Aim of the exercise
Write out every entry, unchanged. Skip any picture.

──────── Entries supplied

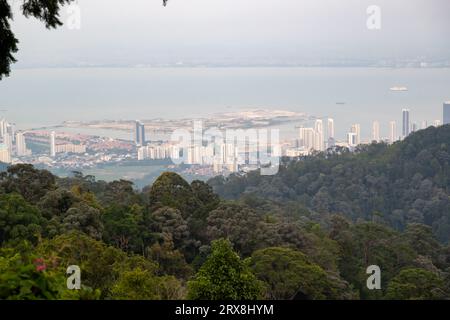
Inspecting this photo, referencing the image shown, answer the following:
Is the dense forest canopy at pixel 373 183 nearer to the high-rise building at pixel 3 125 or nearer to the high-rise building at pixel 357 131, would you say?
the high-rise building at pixel 357 131

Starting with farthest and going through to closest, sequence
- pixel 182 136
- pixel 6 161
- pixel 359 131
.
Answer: pixel 359 131 → pixel 182 136 → pixel 6 161

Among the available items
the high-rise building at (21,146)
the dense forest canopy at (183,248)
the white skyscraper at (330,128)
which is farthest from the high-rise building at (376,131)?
the high-rise building at (21,146)

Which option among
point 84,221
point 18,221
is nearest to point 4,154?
point 84,221

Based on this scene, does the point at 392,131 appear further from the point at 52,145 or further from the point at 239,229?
the point at 239,229

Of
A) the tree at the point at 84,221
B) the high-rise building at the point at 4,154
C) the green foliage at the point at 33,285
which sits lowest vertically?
the tree at the point at 84,221

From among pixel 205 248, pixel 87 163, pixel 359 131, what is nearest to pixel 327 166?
pixel 359 131

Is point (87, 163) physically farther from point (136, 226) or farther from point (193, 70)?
point (136, 226)
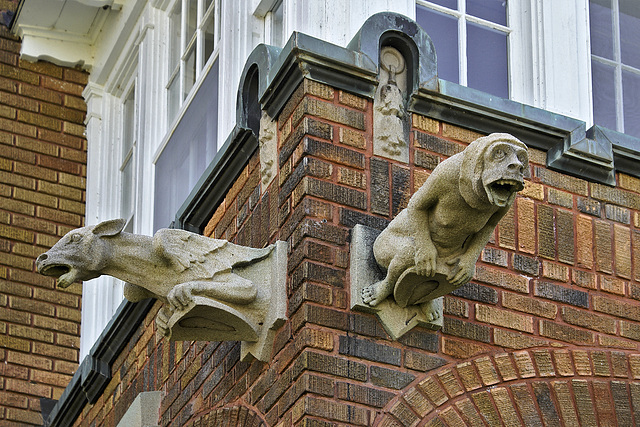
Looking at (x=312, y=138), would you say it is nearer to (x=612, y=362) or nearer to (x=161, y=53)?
(x=612, y=362)

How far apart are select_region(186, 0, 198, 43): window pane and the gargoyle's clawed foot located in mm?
3160

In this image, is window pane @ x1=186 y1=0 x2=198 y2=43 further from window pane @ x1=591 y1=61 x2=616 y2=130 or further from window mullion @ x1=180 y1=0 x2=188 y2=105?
window pane @ x1=591 y1=61 x2=616 y2=130

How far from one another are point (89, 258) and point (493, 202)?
1.96 m

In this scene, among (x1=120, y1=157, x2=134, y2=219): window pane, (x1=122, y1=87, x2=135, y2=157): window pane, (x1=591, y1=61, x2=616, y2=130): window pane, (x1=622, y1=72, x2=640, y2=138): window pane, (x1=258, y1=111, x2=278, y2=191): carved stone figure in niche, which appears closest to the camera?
(x1=258, y1=111, x2=278, y2=191): carved stone figure in niche

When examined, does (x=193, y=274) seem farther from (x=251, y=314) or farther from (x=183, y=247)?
(x=251, y=314)

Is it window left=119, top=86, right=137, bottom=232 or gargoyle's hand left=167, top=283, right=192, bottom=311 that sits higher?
window left=119, top=86, right=137, bottom=232

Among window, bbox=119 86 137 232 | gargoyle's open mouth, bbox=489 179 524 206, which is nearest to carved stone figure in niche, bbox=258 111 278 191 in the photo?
gargoyle's open mouth, bbox=489 179 524 206

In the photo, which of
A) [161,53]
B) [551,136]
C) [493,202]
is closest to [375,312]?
[493,202]

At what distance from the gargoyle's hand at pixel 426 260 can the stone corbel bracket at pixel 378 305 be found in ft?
0.98

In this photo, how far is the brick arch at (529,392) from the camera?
7086 mm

────────────────

Worked answer
Inspecting this photo, referencing the image shown, answer the following:
Is the dense forest canopy at pixel 373 183 nearer to the high-rise building at pixel 3 125 or nearer to the high-rise building at pixel 357 131, would you say?
the high-rise building at pixel 357 131

Starting with farthest and going through to closest, sequence
- pixel 182 136
- pixel 6 161
- pixel 359 131
.
Answer: pixel 359 131 → pixel 182 136 → pixel 6 161

Among the available items
the high-rise building at (21,146)
the dense forest canopy at (183,248)
the white skyscraper at (330,128)
which is farthest from the high-rise building at (376,131)?
the high-rise building at (21,146)

Which option among
point 84,221
point 18,221
is nearest to point 4,154?
point 84,221

Based on this scene, does the point at 392,131 appear further from the point at 52,145 or further from the point at 239,229?
the point at 239,229

Of
A) the tree at the point at 84,221
B) the high-rise building at the point at 4,154
C) the green foliage at the point at 33,285
which sits lowest vertically?
the tree at the point at 84,221

From among pixel 205 248, pixel 87 163, pixel 359 131, what is nearest to pixel 327 166?
pixel 359 131

Is point (87, 163) physically farther from point (136, 226) or farther from point (193, 70)?
point (136, 226)
Looking at (x=312, y=138), would you say it is nearer to (x=612, y=362) or nearer to (x=161, y=53)?
(x=612, y=362)

How far apart are select_region(186, 0, 198, 43): window pane and the gargoyle's clawed foot located in mm?
3160

In this image, is window pane @ x1=186 y1=0 x2=198 y2=43 further from window pane @ x1=591 y1=61 x2=616 y2=130 or further from window mullion @ x1=180 y1=0 x2=188 y2=105?
window pane @ x1=591 y1=61 x2=616 y2=130

How far from one another are point (89, 258) and point (493, 202)?
1.96 m

In this scene, among (x1=120, y1=157, x2=134, y2=219): window pane, (x1=122, y1=87, x2=135, y2=157): window pane, (x1=591, y1=61, x2=616, y2=130): window pane, (x1=622, y1=72, x2=640, y2=138): window pane, (x1=258, y1=111, x2=278, y2=191): carved stone figure in niche, which appears closest to the camera?
(x1=258, y1=111, x2=278, y2=191): carved stone figure in niche

When examined, does (x=193, y=274) seem farther from (x=251, y=314) or farther from (x=183, y=247)?
(x=251, y=314)

Is it window left=119, top=86, right=137, bottom=232 or gargoyle's hand left=167, top=283, right=192, bottom=311 that sits higher?
window left=119, top=86, right=137, bottom=232

Among window, bbox=119 86 137 232 | gargoyle's open mouth, bbox=489 179 524 206, which is nearest to carved stone figure in niche, bbox=258 111 278 191 in the photo?
gargoyle's open mouth, bbox=489 179 524 206

In the photo, which of
A) [161,53]
B) [551,136]
C) [493,202]
is closest to [375,312]?
[493,202]

At what distance from the gargoyle's hand at pixel 426 260 can the stone corbel bracket at pixel 378 305 be found in ft?
0.98

In this photo, how far is the brick arch at (529,392) from the camera?
7086 mm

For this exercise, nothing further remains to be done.